DIRECTIONS FOR THIS TASK → In the data, find the word "fiber" and copy out every line that has it.

PROVIDED DATA →

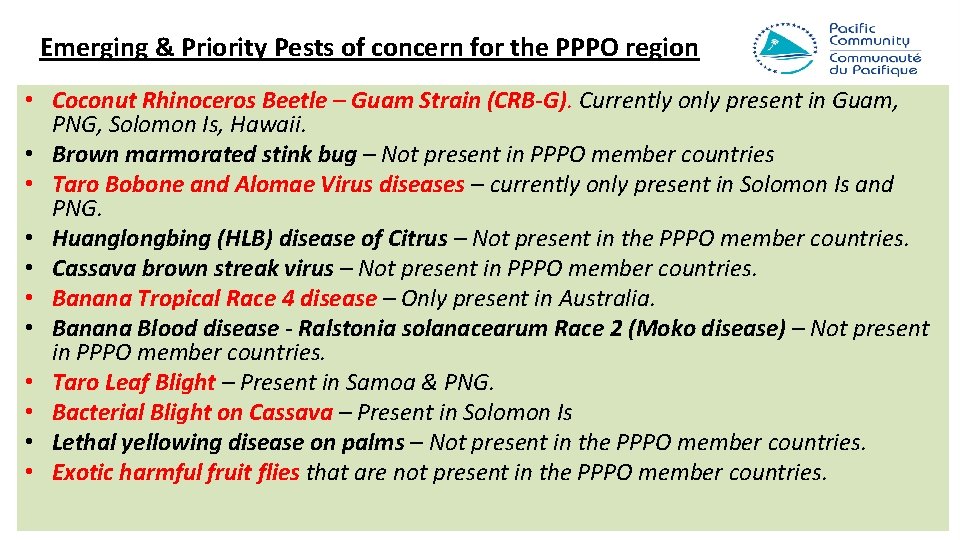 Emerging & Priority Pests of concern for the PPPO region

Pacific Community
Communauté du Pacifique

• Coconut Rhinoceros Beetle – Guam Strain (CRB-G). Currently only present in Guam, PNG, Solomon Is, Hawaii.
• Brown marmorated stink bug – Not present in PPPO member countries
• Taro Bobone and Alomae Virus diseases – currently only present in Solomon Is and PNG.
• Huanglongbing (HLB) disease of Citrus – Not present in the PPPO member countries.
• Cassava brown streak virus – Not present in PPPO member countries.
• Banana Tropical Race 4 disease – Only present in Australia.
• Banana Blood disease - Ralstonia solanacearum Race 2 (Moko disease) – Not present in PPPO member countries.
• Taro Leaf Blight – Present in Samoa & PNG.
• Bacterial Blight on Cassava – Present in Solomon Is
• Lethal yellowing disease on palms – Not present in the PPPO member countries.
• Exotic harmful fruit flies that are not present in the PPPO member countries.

...

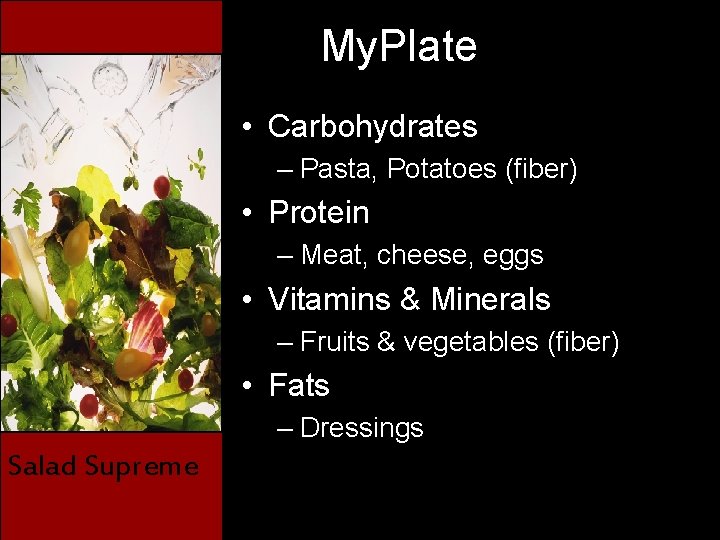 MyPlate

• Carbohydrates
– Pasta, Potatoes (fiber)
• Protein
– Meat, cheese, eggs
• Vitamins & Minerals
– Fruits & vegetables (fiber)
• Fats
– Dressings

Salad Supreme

...

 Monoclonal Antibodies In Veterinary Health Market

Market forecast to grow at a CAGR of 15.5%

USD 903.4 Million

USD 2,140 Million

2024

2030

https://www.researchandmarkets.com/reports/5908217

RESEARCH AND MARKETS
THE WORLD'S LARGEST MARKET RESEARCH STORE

OUTPUT BELOW →
– Pasta, Potatoes (fiber)
– Fruits & vegetables (fiber)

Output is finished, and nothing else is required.